### Required action
I need all of the entries printed exactly.

### Data shown
+++++

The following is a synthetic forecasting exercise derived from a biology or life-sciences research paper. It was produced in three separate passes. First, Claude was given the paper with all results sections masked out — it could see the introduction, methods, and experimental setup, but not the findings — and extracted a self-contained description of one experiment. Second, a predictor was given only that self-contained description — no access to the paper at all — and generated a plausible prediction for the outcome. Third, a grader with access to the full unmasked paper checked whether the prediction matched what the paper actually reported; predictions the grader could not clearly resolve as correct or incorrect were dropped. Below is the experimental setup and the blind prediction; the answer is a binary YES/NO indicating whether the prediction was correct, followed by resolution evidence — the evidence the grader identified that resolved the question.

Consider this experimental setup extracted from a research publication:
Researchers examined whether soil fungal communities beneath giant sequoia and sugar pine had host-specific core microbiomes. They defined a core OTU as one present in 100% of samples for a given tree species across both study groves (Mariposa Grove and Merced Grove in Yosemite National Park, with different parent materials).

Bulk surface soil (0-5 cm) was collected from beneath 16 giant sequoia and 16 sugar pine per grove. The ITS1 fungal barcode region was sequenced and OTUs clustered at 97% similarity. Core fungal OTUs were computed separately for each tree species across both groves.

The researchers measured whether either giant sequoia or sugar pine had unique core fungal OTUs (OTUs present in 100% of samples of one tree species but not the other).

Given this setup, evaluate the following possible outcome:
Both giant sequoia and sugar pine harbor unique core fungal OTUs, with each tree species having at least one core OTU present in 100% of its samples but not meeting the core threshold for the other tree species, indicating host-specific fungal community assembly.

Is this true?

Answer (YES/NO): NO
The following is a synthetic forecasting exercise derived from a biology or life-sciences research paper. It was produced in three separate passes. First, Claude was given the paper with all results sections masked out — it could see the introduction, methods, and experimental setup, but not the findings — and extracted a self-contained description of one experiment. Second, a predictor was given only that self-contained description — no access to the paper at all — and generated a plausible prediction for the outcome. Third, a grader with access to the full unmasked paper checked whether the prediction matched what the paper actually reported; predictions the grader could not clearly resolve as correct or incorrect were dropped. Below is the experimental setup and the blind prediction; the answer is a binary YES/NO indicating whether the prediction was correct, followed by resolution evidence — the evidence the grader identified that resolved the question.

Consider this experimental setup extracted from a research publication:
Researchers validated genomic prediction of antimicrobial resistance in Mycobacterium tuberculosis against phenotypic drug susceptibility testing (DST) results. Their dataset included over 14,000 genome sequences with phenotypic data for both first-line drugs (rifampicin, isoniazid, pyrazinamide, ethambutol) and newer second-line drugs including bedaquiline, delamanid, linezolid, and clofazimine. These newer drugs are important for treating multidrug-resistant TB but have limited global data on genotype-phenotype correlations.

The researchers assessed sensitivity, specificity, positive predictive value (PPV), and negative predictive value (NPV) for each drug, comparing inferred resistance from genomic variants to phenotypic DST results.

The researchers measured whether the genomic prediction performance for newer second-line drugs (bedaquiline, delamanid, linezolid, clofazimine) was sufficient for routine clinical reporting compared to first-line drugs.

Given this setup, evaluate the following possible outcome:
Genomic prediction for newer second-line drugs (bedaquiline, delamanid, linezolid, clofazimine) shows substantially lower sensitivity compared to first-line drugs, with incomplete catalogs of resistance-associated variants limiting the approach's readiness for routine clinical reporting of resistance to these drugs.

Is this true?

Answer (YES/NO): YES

+++++

### Finished exercise
The following is a synthetic forecasting exercise derived from a biology or life-sciences research paper. It was produced in three separate passes. First, Claude was given the paper with all results sections masked out — it could see the introduction, methods, and experimental setup, but not the findings — and extracted a self-contained description of one experiment. Second, a predictor was given only that self-contained description — no access to the paper at all — and generated a plausible prediction for the outcome. Third, a grader with access to the full unmasked paper checked whether the prediction matched what the paper actually reported; predictions the grader could not clearly resolve as correct or incorrect were dropped. Below is the experimental setup and the blind prediction; the answer is a binary YES/NO indicating whether the prediction was correct, followed by resolution evidence — the evidence the grader identified that resolved the question.

Consider this experimental setup extracted from a research publication:
Researchers examined whether soil fungal communities beneath giant sequoia and sugar pine had host-specific core microbiomes. They defined a core OTU as one present in 100% of samples for a given tree species across both study groves (Mariposa Grove and Merced Grove in Yosemite National Park, with different parent materials).

Bulk surface soil (0-5 cm) was collected from beneath 16 giant sequoia and 16 sugar pine per grove. The ITS1 fungal barcode region was sequenced and OTUs clustered at 97% similarity. Core fungal OTUs were computed separately for each tree species across both groves.

The researchers measured whether either giant sequoia or sugar pine had unique core fungal OTUs (OTUs present in 100% of samples of one tree species but not the other).

Given this setup, evaluate the following possible outcome:
Both giant sequoia and sugar pine harbor unique core fungal OTUs, with each tree species having at least one core OTU present in 100% of its samples but not meeting the core threshold for the other tree species, indicating host-specific fungal community assembly.

Is this true?

Answer (YES/NO): NO
The following is a synthetic forecasting exercise derived from a biology or life-sciences research paper. It was produced in three separate passes. First, Claude was given the paper with all results sections masked out — it could see the introduction, methods, and experimental setup, but not the findings — and extracted a self-contained description of one experiment. Second, a predictor was given only that self-contained description — no access to the paper at all — and generated a plausible prediction for the outcome. Third, a grader with access to the full unmasked paper checked whether the prediction matched what the paper actually reported; predictions the grader could not clearly resolve as correct or incorrect were dropped. Below is the experimental setup and the blind prediction; the answer is a binary YES/NO indicating whether the prediction was correct, followed by resolution evidence — the evidence the grader identified that resolved the question.

Consider this experimental setup extracted from a research publication:
Researchers validated genomic prediction of antimicrobial resistance in Mycobacterium tuberculosis against phenotypic drug susceptibility testing (DST) results. Their dataset included over 14,000 genome sequences with phenotypic data for both first-line drugs (rifampicin, isoniazid, pyrazinamide, ethambutol) and newer second-line drugs including bedaquiline, delamanid, linezolid, and clofazimine. These newer drugs are important for treating multidrug-resistant TB but have limited global data on genotype-phenotype correlations.

The researchers assessed sensitivity, specificity, positive predictive value (PPV), and negative predictive value (NPV) for each drug, comparing inferred resistance from genomic variants to phenotypic DST results.

The researchers measured whether the genomic prediction performance for newer second-line drugs (bedaquiline, delamanid, linezolid, clofazimine) was sufficient for routine clinical reporting compared to first-line drugs.

Given this setup, evaluate the following possible outcome:
Genomic prediction for newer second-line drugs (bedaquiline, delamanid, linezolid, clofazimine) shows substantially lower sensitivity compared to first-line drugs, with incomplete catalogs of resistance-associated variants limiting the approach's readiness for routine clinical reporting of resistance to these drugs.

Is this true?

Answer (YES/NO): YES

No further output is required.